§ **What is being asked**: Copy down the lines of the records starting at the line containing "Presented with" and ending at the line containing "554 centimetres", both included.

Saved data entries
-*-
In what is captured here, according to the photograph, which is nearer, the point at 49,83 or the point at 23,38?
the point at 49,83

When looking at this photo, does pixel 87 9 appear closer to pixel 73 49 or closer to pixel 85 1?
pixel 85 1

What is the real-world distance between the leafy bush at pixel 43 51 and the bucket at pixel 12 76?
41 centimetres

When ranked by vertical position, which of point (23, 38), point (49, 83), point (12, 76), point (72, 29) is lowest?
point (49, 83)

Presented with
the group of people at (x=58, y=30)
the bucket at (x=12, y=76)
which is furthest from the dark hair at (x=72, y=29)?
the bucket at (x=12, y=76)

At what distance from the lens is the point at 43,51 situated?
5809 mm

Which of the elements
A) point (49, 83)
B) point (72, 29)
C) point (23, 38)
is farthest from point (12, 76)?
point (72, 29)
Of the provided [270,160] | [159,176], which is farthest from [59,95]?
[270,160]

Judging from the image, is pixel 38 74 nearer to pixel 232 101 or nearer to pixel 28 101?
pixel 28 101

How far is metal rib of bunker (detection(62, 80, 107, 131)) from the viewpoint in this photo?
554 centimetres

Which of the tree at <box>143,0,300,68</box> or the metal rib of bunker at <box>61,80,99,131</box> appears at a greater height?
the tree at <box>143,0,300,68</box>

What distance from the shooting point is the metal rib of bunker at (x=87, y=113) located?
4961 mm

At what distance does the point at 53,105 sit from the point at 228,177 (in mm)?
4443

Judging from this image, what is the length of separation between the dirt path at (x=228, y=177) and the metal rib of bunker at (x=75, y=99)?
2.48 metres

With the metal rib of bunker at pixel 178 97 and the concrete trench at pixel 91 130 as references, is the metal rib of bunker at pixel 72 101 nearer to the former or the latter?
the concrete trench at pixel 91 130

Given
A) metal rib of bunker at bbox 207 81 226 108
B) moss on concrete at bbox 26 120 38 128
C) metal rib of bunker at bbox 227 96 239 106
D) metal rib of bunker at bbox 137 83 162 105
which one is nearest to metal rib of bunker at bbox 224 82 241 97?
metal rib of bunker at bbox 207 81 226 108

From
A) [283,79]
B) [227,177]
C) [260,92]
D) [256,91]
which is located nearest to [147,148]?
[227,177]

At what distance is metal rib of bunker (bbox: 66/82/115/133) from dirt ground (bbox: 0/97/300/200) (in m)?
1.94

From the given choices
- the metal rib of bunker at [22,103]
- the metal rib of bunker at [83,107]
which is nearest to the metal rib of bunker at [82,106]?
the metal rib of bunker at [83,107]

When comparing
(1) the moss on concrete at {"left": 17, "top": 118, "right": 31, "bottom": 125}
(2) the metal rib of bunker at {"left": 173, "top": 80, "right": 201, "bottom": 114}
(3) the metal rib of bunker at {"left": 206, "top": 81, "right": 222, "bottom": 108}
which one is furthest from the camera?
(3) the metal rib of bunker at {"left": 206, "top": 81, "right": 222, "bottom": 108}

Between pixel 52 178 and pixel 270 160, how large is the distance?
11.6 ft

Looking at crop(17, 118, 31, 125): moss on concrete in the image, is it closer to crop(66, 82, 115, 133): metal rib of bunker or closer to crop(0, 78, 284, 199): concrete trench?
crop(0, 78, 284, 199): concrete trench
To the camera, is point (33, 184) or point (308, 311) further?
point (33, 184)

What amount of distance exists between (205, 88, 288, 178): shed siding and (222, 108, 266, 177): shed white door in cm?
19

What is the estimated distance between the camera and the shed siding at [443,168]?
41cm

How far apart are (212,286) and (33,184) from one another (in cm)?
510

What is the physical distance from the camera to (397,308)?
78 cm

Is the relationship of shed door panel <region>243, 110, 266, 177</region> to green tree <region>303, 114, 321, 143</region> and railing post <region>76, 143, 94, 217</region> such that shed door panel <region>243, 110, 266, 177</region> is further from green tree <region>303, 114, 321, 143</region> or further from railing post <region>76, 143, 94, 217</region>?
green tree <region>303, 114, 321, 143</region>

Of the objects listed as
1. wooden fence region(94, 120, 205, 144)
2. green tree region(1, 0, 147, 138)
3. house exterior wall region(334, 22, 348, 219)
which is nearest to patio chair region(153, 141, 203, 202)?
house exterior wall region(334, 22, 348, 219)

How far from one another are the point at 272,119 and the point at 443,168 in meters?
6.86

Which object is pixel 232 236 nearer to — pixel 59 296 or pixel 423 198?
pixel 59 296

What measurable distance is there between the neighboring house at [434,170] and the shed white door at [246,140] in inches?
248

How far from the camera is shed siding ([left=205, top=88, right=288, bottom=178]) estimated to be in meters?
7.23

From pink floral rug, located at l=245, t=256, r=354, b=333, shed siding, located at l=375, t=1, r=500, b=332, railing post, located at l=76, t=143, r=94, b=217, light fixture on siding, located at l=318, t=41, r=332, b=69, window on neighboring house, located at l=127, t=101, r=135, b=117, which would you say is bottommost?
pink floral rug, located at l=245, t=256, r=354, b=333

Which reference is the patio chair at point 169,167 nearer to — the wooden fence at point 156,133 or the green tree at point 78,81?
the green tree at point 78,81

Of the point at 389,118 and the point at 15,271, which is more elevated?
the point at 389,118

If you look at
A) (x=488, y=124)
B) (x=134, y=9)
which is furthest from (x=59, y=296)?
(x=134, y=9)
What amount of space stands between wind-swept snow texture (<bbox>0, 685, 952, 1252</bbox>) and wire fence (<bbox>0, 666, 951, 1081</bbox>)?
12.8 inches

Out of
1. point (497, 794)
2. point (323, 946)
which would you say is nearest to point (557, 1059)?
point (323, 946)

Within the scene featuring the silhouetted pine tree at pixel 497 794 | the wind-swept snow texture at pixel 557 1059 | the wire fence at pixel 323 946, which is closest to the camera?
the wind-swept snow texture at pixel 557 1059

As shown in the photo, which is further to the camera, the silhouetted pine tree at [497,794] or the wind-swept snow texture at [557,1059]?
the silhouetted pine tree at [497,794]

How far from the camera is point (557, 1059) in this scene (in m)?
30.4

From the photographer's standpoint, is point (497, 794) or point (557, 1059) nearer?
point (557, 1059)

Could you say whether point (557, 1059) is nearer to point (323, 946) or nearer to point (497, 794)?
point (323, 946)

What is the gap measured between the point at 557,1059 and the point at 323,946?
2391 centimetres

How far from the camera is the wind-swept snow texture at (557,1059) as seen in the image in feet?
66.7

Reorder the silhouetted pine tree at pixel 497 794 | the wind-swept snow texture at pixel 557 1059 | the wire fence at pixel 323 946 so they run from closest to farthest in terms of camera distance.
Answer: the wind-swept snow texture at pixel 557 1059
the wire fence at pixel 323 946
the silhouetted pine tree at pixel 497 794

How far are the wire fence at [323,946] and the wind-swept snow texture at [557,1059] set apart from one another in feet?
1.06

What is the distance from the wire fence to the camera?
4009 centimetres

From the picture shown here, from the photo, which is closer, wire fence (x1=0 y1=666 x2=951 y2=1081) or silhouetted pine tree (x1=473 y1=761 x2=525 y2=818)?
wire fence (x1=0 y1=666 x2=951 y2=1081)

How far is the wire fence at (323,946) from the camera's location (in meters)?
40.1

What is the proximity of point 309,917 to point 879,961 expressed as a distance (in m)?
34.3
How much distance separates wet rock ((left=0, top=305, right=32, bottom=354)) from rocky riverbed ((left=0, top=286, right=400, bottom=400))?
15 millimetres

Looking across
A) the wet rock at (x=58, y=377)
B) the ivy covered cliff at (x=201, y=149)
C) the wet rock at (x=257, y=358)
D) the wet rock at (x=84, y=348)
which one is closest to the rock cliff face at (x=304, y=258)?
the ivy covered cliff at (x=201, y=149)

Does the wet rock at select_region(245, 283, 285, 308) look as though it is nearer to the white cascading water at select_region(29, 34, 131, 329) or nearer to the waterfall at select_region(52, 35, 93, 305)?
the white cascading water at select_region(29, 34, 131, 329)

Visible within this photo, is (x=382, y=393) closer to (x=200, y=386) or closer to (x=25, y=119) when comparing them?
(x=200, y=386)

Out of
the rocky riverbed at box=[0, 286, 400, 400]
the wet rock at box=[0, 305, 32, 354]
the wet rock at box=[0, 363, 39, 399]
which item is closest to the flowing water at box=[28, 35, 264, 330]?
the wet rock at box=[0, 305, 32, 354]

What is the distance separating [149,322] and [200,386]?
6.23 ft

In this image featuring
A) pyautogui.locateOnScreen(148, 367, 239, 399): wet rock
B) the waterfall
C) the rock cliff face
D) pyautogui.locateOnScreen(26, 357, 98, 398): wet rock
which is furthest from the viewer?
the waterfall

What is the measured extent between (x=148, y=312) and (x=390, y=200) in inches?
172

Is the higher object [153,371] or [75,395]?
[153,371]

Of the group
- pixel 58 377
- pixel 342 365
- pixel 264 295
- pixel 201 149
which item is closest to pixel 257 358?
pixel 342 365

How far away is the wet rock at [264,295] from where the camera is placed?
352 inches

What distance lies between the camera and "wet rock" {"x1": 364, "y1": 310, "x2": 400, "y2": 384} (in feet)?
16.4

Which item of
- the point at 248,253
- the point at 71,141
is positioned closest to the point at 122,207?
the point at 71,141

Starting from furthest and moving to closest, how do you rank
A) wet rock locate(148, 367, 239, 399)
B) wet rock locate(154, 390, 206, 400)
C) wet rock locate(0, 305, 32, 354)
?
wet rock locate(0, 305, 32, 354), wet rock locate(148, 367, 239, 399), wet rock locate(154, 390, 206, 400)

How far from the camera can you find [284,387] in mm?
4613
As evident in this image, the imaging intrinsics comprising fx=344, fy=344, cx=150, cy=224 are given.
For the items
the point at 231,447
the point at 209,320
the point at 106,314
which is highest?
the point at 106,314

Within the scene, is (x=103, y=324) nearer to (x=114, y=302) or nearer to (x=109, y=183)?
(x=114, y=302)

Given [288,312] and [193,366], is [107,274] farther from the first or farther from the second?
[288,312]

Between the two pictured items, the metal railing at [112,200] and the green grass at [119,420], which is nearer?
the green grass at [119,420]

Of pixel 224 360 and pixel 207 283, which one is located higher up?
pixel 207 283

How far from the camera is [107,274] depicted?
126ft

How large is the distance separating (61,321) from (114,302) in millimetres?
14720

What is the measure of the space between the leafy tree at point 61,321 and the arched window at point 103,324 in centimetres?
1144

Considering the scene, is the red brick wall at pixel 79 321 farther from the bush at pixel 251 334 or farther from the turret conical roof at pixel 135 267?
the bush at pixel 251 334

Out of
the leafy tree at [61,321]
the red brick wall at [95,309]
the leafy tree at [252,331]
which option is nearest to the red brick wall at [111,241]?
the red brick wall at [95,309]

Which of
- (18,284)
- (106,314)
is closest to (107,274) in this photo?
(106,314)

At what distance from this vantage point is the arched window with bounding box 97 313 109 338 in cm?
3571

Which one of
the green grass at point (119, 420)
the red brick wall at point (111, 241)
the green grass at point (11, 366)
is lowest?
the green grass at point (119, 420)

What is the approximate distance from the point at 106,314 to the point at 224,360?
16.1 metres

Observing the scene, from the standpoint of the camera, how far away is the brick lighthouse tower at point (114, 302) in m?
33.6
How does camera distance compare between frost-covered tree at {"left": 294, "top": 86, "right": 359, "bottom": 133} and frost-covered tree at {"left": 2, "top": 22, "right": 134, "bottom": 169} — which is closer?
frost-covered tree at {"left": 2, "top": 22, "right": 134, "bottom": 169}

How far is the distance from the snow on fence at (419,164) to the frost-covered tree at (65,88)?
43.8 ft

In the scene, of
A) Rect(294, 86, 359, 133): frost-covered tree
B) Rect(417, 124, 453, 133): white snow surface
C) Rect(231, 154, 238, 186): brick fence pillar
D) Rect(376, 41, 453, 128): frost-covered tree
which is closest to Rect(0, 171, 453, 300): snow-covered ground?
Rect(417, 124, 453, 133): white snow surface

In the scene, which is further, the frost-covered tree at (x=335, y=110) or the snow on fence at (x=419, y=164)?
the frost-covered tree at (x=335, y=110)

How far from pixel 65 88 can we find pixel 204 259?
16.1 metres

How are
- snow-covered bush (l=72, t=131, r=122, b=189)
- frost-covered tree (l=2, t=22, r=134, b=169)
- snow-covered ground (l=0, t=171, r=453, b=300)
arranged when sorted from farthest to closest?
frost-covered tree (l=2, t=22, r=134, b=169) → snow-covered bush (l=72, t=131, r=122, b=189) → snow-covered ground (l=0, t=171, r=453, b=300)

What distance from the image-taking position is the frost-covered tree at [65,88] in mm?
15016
-*-
§ **Written response**:
Presented with
the group of people at (x=58, y=30)
the bucket at (x=12, y=76)
which is furthest from the dark hair at (x=72, y=29)?
the bucket at (x=12, y=76)

At what distance from the lens is the point at 43,51 situated?
5809 mm

Which of the elements
A) point (49, 83)
B) point (72, 29)
C) point (23, 38)
is farthest from point (12, 76)?
point (72, 29)
Of the provided [270,160] | [159,176], which is farthest from [59,95]?
[270,160]

Judging from the image, is pixel 38 74 nearer to pixel 232 101 or nearer to pixel 28 101?
pixel 28 101

How far is metal rib of bunker (detection(62, 80, 107, 131)) from the viewpoint in this photo?
554 centimetres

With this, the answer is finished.